RECORDED DATA ▸
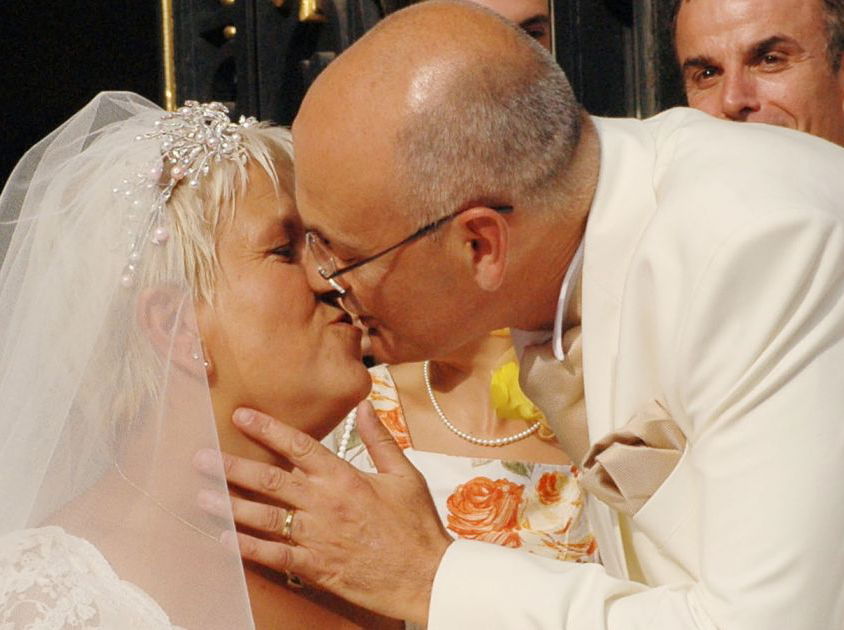 Mimie Mathy au sujet de sa rencontre avec son mari : "il doit être soit homosexuel, soit prêtre"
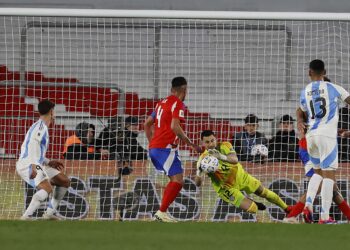 La Roja cayó en el debut de Gareca en Eliminatorias ante Argentina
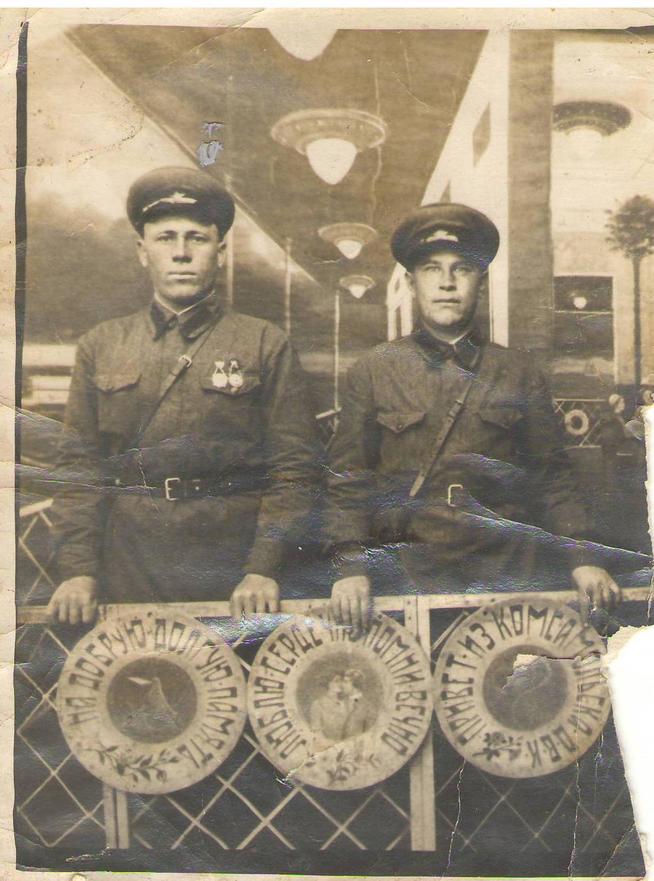 Зиганша и Мубаракша Хаметшины Хаметшины (Зиганша погиб на фронте во время бомбежки, Мубаракша считается без вести пропавшим)::Фотографии участников Великой Отечественной войны и документы по Спасскому району (до 1946г.) g2id41818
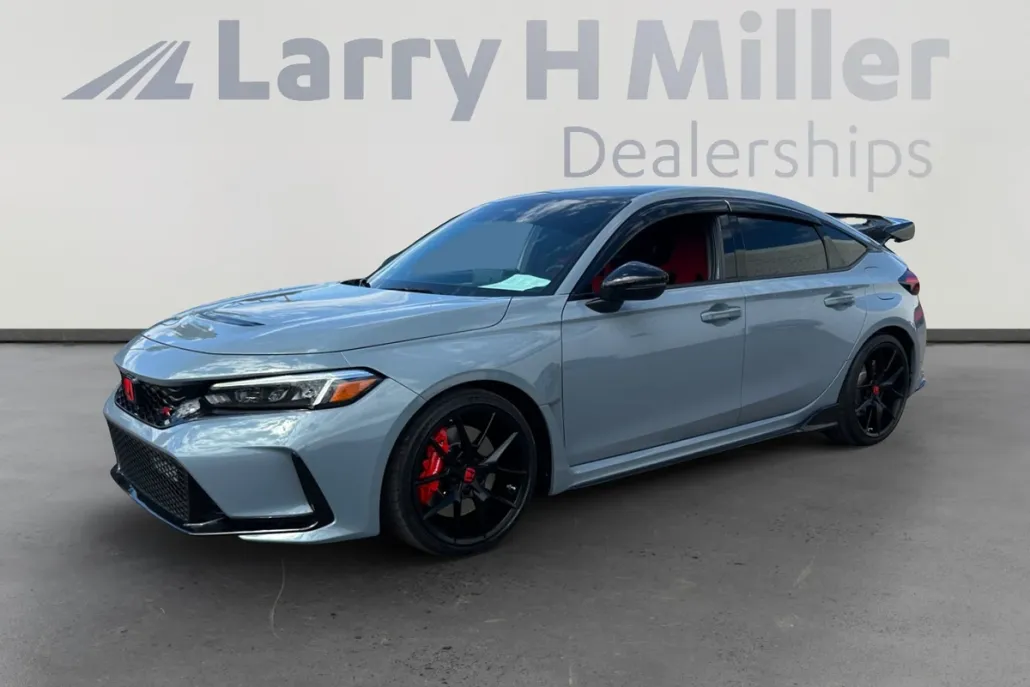 2024 Honda Civic Type R photo 1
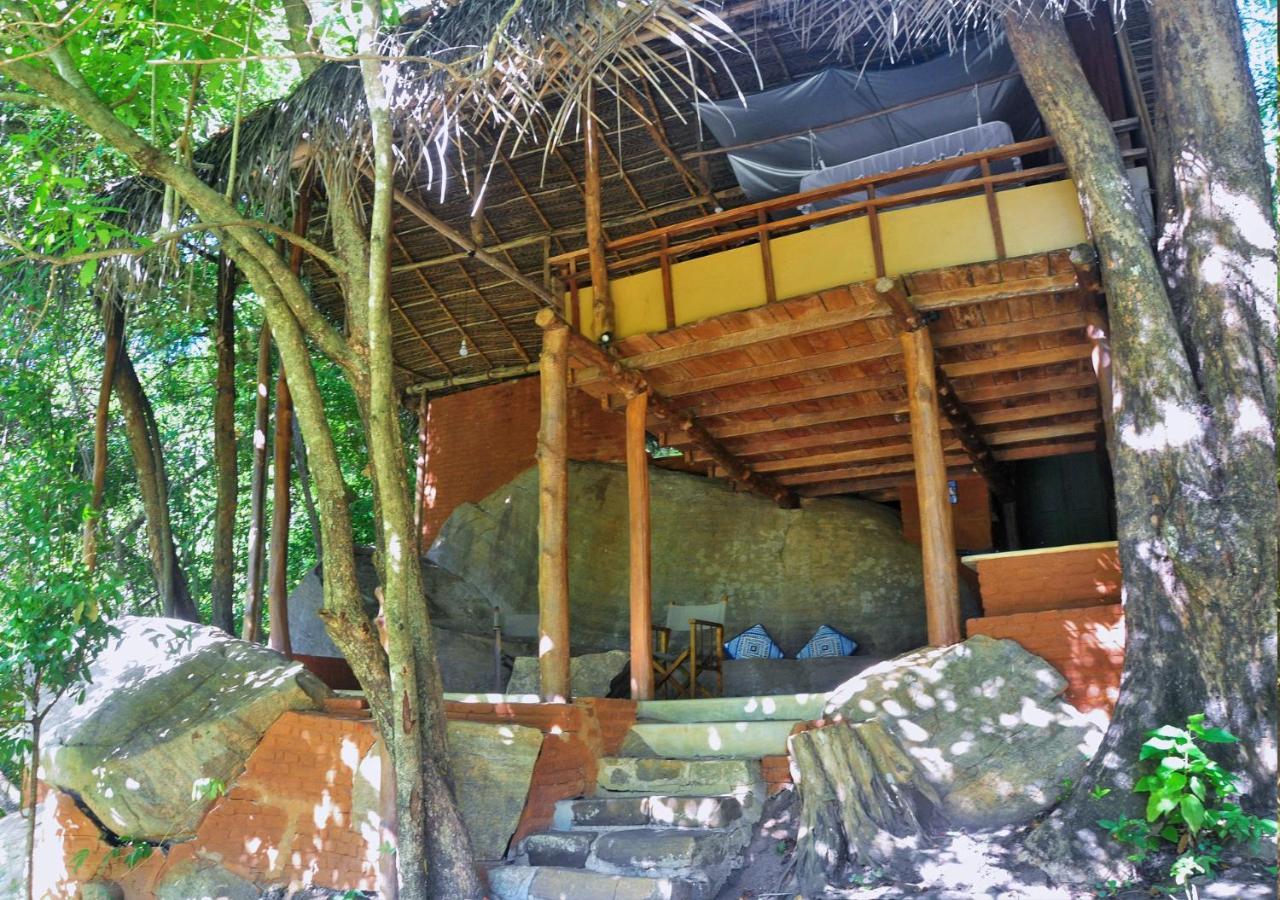 Back Of Beyond - Wild Haven Villa Sigiriya Dış mekan fotoğraf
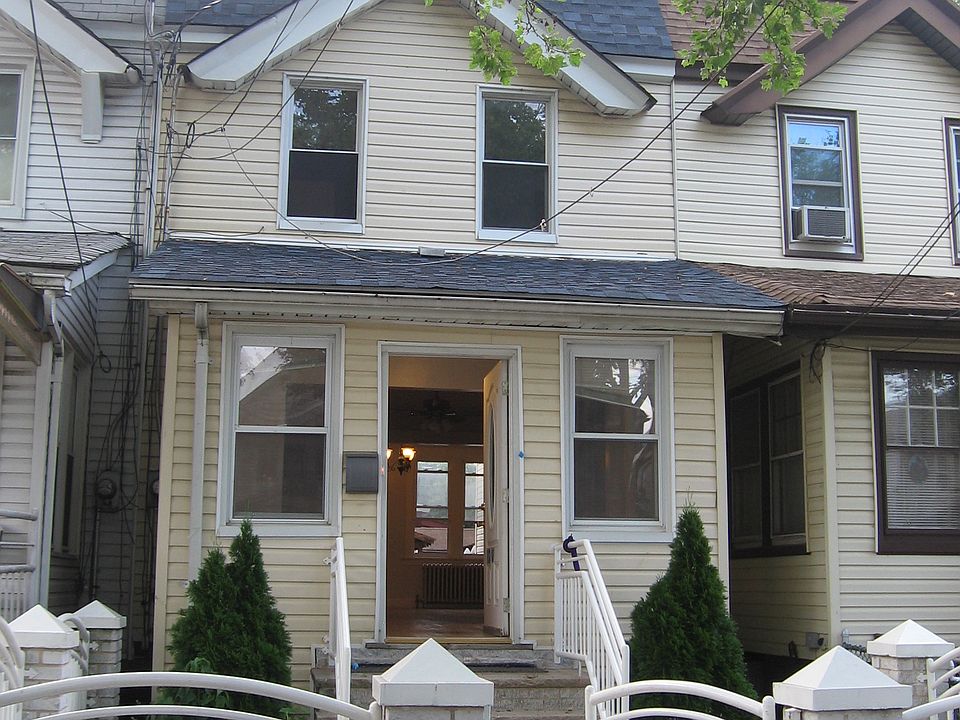1st image of 112-05 103rd Ave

EXERCISE DETAILS ▸
Without the pictures, give all the records above again exactly.

SOLUTION TO THE PROBLEM ▸
 Mimie Mathy au sujet de sa rencontre avec son mari : "il doit être soit homosexuel, soit prêtre"
 La Roja cayó en el debut de Gareca en Eliminatorias ante Argentina
 Зиганша и Мубаракша Хаметшины Хаметшины (Зиганша погиб на фронте во время бомбежки, Мубаракша считается без вести пропавшим)::Фотографии участников Великой Отечественной войны и документы по Спасскому району (до 1946г.) g2id41818
 2024 Honda Civic Type R photo 1
 Back Of Beyond - Wild Haven Villa Sigiriya Dış mekan fotoğraf
1st image of 112-05 103rd Ave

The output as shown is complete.